Passagierbetrieb für selbstfahrende Shuttles auf Abruf in Karlsruhe gestartet

Im Karlsruher Stadtteil Weiherfeld-Dammerstock können Bürger:innen jetzt ein einzigartiges Mobilitätskonzept erleben: Im Rahmen des Forschungsprojekts EVA-Shuttle bringen autonom fahrende, emissionsfreie Minibusse ihre Fahrgäste nach Bedarf bequem von A nach B. Das Besondere dabei: Die Fahrzeuge bewegen sich frei im regulären Straßenverkehr, agieren dort selbstständig und reagieren auf Fußgänger:innen, Radfahrer:innen und motorisierte Verkehrsmittel. Die Bestellung erfolgt on-demand via App „eva-shuttle“ von ioki. In dieser Konstellation ist das bisher einzigartig in Deutschland.
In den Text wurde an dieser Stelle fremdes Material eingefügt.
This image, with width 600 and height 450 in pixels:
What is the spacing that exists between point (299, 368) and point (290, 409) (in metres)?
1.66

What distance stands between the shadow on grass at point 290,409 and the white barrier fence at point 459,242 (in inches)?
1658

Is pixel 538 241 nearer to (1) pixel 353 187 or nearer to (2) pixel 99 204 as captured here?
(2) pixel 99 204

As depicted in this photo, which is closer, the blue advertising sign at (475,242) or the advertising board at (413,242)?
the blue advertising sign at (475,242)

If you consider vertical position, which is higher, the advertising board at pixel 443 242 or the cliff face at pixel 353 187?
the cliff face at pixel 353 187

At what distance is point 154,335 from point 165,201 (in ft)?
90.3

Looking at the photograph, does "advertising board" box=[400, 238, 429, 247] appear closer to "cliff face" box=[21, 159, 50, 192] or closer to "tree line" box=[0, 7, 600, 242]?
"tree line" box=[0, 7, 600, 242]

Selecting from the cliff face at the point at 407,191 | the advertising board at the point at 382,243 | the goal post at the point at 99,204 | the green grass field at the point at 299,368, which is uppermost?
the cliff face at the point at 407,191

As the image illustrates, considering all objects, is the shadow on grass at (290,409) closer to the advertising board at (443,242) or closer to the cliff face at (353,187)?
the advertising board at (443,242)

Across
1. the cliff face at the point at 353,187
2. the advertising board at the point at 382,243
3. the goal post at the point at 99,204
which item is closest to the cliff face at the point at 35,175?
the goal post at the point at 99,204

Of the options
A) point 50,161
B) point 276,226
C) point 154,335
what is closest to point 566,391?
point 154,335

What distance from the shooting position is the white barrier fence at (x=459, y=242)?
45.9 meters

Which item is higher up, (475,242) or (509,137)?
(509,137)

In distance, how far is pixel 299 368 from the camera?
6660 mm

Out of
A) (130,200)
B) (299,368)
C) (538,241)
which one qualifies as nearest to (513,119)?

Die drei Fahrzeuge mit den Namen „Ella“, „Vera“ und „Anna“ sind im Rahmen von EVA-Shuttle (EVA = elektrisch, vernetzt, automatisiert) nach einer intensiven Erprobungszeit in der letzten Projektphase nun in den Publikumsverkehr gestartet. Bis Ende Juni können Fahrgäste das neue Mobilitätskonzept nun testen – und das kostenlos.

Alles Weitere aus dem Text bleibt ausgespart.